* begin SUPPLIED MATERIAL *

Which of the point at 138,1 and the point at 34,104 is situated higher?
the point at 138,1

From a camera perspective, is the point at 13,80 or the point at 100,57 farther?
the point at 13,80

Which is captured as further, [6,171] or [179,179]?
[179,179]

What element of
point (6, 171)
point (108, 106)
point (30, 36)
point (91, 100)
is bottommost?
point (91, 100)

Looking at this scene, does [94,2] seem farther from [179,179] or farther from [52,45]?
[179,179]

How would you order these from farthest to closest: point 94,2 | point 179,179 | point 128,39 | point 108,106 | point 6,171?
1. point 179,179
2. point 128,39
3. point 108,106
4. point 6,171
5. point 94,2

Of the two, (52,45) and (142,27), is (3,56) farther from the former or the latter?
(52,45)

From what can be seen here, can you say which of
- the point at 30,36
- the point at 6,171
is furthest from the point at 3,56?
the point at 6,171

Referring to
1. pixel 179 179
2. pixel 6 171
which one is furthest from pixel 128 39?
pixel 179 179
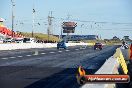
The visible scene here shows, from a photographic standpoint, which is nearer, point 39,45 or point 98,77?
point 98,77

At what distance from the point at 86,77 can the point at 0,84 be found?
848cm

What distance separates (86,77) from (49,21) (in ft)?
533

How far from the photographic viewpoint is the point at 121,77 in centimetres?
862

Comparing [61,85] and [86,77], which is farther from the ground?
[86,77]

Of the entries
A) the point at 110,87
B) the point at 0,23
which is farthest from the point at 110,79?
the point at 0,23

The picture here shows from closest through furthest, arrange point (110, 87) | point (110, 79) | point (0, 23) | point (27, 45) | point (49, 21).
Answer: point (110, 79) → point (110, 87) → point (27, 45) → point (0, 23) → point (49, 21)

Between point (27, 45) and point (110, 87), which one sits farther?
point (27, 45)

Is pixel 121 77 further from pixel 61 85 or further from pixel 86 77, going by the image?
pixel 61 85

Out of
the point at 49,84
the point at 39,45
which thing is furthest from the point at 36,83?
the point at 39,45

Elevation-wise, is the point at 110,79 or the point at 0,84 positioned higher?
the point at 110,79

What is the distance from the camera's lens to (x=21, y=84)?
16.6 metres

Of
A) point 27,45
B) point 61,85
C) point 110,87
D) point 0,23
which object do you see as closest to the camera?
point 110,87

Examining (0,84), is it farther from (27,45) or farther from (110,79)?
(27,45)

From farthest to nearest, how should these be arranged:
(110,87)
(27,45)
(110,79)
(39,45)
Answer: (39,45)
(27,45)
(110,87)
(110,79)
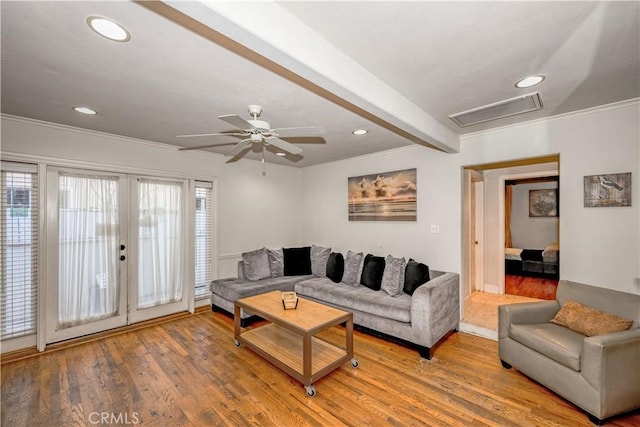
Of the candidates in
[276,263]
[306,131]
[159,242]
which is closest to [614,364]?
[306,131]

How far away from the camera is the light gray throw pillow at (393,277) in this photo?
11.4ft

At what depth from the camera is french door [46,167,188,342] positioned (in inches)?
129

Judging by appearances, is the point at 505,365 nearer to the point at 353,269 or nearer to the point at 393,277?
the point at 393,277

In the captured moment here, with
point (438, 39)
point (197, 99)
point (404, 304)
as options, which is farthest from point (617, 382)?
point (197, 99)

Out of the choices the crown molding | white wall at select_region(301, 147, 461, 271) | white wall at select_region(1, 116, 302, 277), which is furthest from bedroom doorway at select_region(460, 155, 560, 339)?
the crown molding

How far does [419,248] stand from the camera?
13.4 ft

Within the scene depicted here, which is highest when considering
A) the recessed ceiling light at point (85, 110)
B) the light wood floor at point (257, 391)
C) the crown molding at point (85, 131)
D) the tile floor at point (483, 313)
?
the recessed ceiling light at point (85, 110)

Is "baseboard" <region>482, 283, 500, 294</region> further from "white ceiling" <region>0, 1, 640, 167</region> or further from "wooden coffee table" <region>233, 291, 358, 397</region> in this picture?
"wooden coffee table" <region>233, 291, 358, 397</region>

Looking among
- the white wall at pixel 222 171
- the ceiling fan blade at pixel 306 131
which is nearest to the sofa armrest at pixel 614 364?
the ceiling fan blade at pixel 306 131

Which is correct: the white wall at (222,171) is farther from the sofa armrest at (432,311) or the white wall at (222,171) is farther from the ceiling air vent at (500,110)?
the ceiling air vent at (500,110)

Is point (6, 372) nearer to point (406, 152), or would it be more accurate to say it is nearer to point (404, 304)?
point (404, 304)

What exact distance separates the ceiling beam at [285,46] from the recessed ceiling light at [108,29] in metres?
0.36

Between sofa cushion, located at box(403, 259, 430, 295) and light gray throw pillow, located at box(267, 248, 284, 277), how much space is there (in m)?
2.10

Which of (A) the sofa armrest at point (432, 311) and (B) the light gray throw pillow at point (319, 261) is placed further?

* end SUPPLIED MATERIAL *

Reproduce each entry precisely, dropping only the pictures.

Which of the point at 138,1 and the point at 34,104 is situated higher?
the point at 138,1

From a camera perspective, is the point at 13,80 or the point at 100,57 farther?
the point at 13,80

Which is captured as further, [6,171] or [179,179]?
[179,179]

What element of
point (6, 171)
point (108, 106)
point (30, 36)
point (91, 100)
is bottommost?
point (91, 100)

Looking at this scene, does [94,2] seem farther from [179,179] or farther from [52,45]?
[179,179]

How would you order these from farthest to closest: point 94,2 | point 179,179 | point 128,39 | point 108,106 | point 6,171?
1. point 179,179
2. point 128,39
3. point 108,106
4. point 6,171
5. point 94,2

Of the two, (52,45) and (142,27), is (3,56) farther from the former or the latter?
(52,45)

From what can be seen here, can you say which of
- the point at 30,36
- the point at 6,171
is furthest from the point at 3,56?
the point at 6,171

Referring to
1. pixel 179 179
2. pixel 6 171
which one is furthest from pixel 128 39?
pixel 179 179
The visible scene here shows, from a photographic standpoint, which is nearer, point 39,45 or point 98,77?
point 98,77

At what distance from the point at 86,77 can the point at 0,84 be found?
848cm

What distance separates (86,77) from (49,21) (in ft)?
533

How far from the photographic viewpoint is the point at 121,77 in centimetres?
862

Comparing [61,85] and [86,77], which is farther from the ground?
[86,77]

Of the entries
A) the point at 110,87
B) the point at 0,23
which is farthest from the point at 110,79?
the point at 0,23

The picture here shows from closest through furthest, arrange point (110, 87) | point (110, 79) | point (0, 23) | point (27, 45) | point (49, 21).
Answer: point (110, 79) → point (110, 87) → point (27, 45) → point (0, 23) → point (49, 21)

Between point (27, 45) and point (110, 87), which one sits farther?
point (27, 45)

Is pixel 121 77 further from pixel 61 85 or further from pixel 86 77, going by the image?
pixel 61 85

Out of
the point at 49,84
the point at 39,45
which thing is furthest from the point at 36,83?
the point at 39,45

Elevation-wise, is the point at 110,79 or the point at 0,84 positioned higher?
the point at 110,79

What is the distance from the camera's lens to (x=21, y=84)?
16.6 metres

Of
A) point 27,45
B) point 61,85
C) point 110,87
D) point 0,23
which object do you see as closest to the camera?
point 110,87

Examining (0,84), is it farther from (27,45) or farther from (110,79)?
(27,45)

From farthest to nearest, how should these be arranged:
(110,87)
(27,45)
(110,79)
(39,45)
Answer: (39,45)
(27,45)
(110,87)
(110,79)
Of the candidates in
[276,263]
[306,131]
[159,242]
which is closest to [614,364]?
[306,131]

How far away from the camera is the light gray throw pillow at (393,277) in this photo?
11.4ft

At what depth from the camera is french door [46,167,188,342] positioned (in inches)?
129

Judging by appearances, is the point at 505,365 nearer to the point at 353,269 or nearer to the point at 393,277?
the point at 393,277

In the captured moment here, with
point (438, 39)
point (197, 99)
point (404, 304)
as options, which is farthest from point (617, 382)?
point (197, 99)

Out of the choices the crown molding | white wall at select_region(301, 147, 461, 271) | white wall at select_region(1, 116, 302, 277), which is furthest from bedroom doorway at select_region(460, 155, 560, 339)?
the crown molding

How far does [419,248] stand from the camera?
13.4 ft

Within the scene depicted here, which is highest when considering
A) the recessed ceiling light at point (85, 110)
B) the light wood floor at point (257, 391)
C) the crown molding at point (85, 131)
D) the tile floor at point (483, 313)
?
the recessed ceiling light at point (85, 110)

Is "baseboard" <region>482, 283, 500, 294</region> further from "white ceiling" <region>0, 1, 640, 167</region> or further from "wooden coffee table" <region>233, 291, 358, 397</region> in this picture?
"wooden coffee table" <region>233, 291, 358, 397</region>

Looking among
- the white wall at pixel 222 171
- the ceiling fan blade at pixel 306 131
which is nearest to the sofa armrest at pixel 614 364?
the ceiling fan blade at pixel 306 131

Which is correct: the white wall at (222,171) is farther from the sofa armrest at (432,311) or the white wall at (222,171) is farther from the ceiling air vent at (500,110)?
the ceiling air vent at (500,110)

Is point (6, 372) nearer to point (406, 152), or would it be more accurate to say it is nearer to point (404, 304)?
point (404, 304)

What exact distance separates the ceiling beam at [285,46] from the recessed ceiling light at [108,29] in metres?
0.36

Between sofa cushion, located at box(403, 259, 430, 295) and light gray throw pillow, located at box(267, 248, 284, 277), how much space is there (in m)?
2.10

Which of (A) the sofa armrest at point (432, 311) and (B) the light gray throw pillow at point (319, 261) is placed further?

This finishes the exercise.